What to produce:
Could you recast the stretch of the records from the line containing "From the group" through the line containing "[294,29] and [214,226]" as a Markdown table with the columns Row and Line, numbering each row and leaving out blank lines?
---------- Material provided
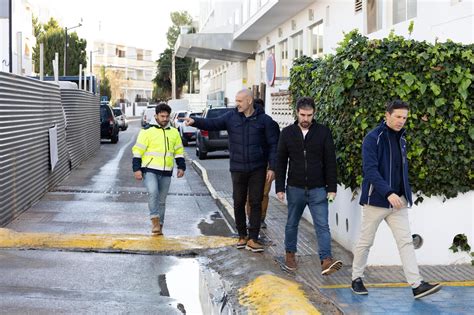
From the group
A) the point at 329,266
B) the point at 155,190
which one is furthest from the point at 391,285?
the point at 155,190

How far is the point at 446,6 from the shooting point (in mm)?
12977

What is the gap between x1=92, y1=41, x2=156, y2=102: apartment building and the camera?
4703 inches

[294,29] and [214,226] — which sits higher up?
--------------------
---------- Material provided
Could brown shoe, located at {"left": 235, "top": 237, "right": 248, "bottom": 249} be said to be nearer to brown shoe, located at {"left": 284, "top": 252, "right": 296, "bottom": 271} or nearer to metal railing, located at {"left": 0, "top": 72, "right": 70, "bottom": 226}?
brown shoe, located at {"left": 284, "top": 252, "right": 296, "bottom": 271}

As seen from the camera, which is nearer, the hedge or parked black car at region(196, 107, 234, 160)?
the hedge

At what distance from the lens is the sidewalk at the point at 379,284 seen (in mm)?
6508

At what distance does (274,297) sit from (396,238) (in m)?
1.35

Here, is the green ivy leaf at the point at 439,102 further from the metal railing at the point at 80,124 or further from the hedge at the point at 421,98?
--------------------
Result of the task:
| Row | Line |
|---|---|
| 1 | From the group |
| 2 | A) the point at 329,266 |
| 3 | B) the point at 155,190 |
| 4 | which one is furthest from the point at 391,285? |
| 5 | the point at 155,190 |
| 6 | How far is the point at 446,6 from the shooting point (in mm)? |
| 7 | 12977 |
| 8 | What is the gap between x1=92, y1=41, x2=156, y2=102: apartment building and the camera? |
| 9 | 4703 inches |
| 10 | [294,29] and [214,226] — which sits higher up? |